_Exercices à traiter_.
1) Quel est le montant de la facture du 21 novembre 2007 dans le texte sur le litige entre DENIM B et G STAR ?
2) Poursuivez, s'il vous plaît, le texte sur le litige entre DENIM B et G STAR à partir de sa dernière phrase.

Par lettre recommandée du 15 novembre 2007, le gérant de la société DENIM B avisait la société G STAR d'une annulation de commande, suite à un changement d'activité au sein de sa boutique et l'informait de ce que le magasin serait en liquidation à partir du mois de décembre 2007.
La société G STAR établissait deux factures, du 21 novembre 2007 pour un montant de 174,14 euros et du 23 novembre 2007 pour un montant de 505,67 euros.
Par lettre du 3 mars 2008, la société ATRADIUS avisait la société DENIM B de ce qu'elle avait été chargée du recouvrement de ces factures ainsi que de celui d'une facture du 29 février 2008 par la société G STAR.
Par lettre recommandée du 18 avril 2007, retirée le 23 avril 2007, la société ATRADIUS mettait en demeure la société DENIM B de payer la somme de 11.515,55 euros due à la société G STAR.

_Données présentées_.
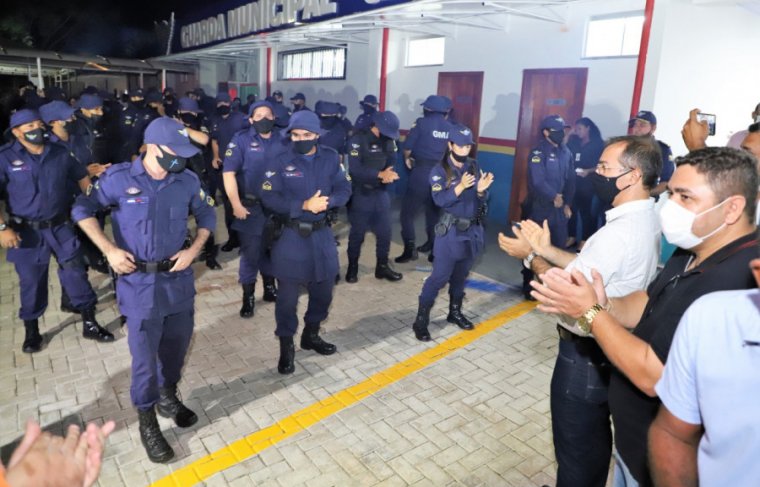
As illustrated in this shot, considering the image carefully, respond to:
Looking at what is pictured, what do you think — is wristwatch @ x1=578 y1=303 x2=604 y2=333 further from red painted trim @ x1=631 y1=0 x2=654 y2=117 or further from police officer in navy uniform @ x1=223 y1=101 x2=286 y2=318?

_Réponses aux exercices_.
1) 174,14 euros.

2)
Par acte sous seing privé du 24 mars 2009, la société G STAR donnait mandat d'agir en justice à la société ATRADIUS afin de recouvrer sa créance à l'encontre de la société DENIM B.
Par acte d'huissier du 1er décembre 2009, la société ATRADIUS assignait en paiement la société DENIM B devant le Tribunal d'AJACCIO qui, par jugement du 13 décembre 2010, considérait que la société ATRADIUS avait agi sans pouvoir justifier d'un mandat régulier, que les actes de procédure étaient nuls pour vice de fond, que les factures dites impayées de 174,14 euros et 505,67 euros ne sont corroborées par aucun élément extérieur, que la demanderesse ne justifiant pas non plus de l'opposabilité des conditions générales de vente justifiant la demande de versement d'une indemnité contractuelle de 9.707,10 euros pour annulation d'une commande, que la faute de la société DENIM B n'était pas avérée en l'état des documents produits et que la société G STAR n'avait jamais adressé de courrier de résiliation de contrat à la société DENIM B.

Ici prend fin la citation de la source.